- Battle of Mayar: Part of Jihad movement of Ahmad Barelvi
| Date | October 1830 |
| Location | Mayar, Peshawar Valley (present-day Mardan District, Pakistan) |
| Result | Mujahideen victory |
| Territorial changes | Capture of Peshawar by Ahmed Barelvi |

Belligerents
- Mujahideen: Barakzais (as the vassals of Sikh Empire)

Commanders and leaders
- Syed Ahmad Barelvi Shah Ismail Dehlvi: Sultan Mohammad Khan

Strength
- 3,000: 12,000 6 cannons

Casualties and losses
- 38: 80

= Battle of Mayar =

1830, Peshawar, Pakistan

The Battle of Mayar was fought between the mujahideen led by Syed Ahmad Barelvi and the Barakzai forces led by Sardar Sultan Mohammad Khan, the Sikh-appointed governor of Peshawar, at Mayar in October 1830. The battle was a major victory for Tariqah-i-Muhammadiyah movement and resulted in the capture of Peshawar by mujahideen.

==Background==
Syed Ahmad Barelvi was a Muslim reformer from Rai Bareli and a major figure of Tariqah-i-Muhammadiyah, an Islamic revivalist movement which sought to establish an Islamic state in South Asia. In order to achieve the objectives, he declared jihad against the Sikh Empire in 1826, and made Peshawar Valley as the centre of his movement. From start he had to face the opposition of both the Sikh armies and the local Pashtun tribesmen, who disliked the introduction of taxation and Barelvi's prohibition of certain Pashtun traditions considered un-Islamic by the movement. The most notable opponent of Barelvi's movement was Sultan Mohammad Khan, who had been tributary of Ranjit Singh since 1823. His betrayal to Ahmad Barelvi at the Battle of Shaidu (1827) cost the mujahideen 6,000 lives. In October 1830 Ahmad Barelvi decided to march against him to take over control of Peshawar.

== Battle ==
Syed Ahmad Barelvi left his cannons at Amb and marched with 3,000 mujahideen to Mayar, where he faced a much larger Barakzai force consisting of 12,000 men and 6 cannons. The battle started early in the morning and lasted for several hours. After a severe fight Sultan Mohammed Khan fled, leaving behind 80 dead. The mujahideen casualties at the battlefield were 28, with an additional 10 being killed in other places.

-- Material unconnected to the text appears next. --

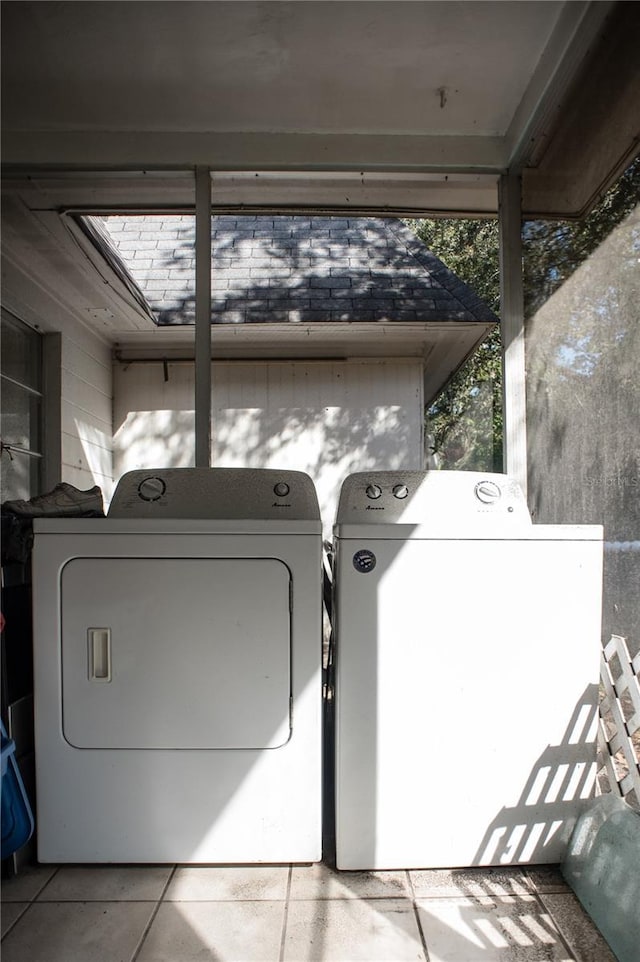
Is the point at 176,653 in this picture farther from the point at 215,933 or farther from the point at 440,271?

Following the battle, Ahmad Barelvi gathered 7,000 of his Hindustani mujahideen and local tribesmen and moved to Peshawar. After a long series of negotiations Sultan Mohammed Khan agreed to surrender control of the city to Barelvi. In return Barelvi maintained him as the governor on the condition of paying tribute, despite the protests by his close companions who considered Sultan Mohammad Khan as unreliable. Barelvi stayed at Peshawar for three weeks and after finalising affairs returned to Charsadda in November, leaving behind Maulvi Mazhar Ali Khan as his deputy. Now Barelvi was in the control of whole of Peshawar Valley as well as parts of Hazara, and took the title of khalifa.

== Aftermath ==
The Barelvi's decision to keep Sultan Mohammed Khan on his position proved to be a grave mistake as in November he planned a conspiracy against Barelvi's followers in Peshawar and elsewhere, resulting in the massacre and assassinations of hundreds of mujahideen. This incident caused Barelvi to lose hopes of establishing a foothold in Peshawar and he moved with the remaining mujahideen to Balakot, where he was killed fighting against the Sikh forces in the month of May next year.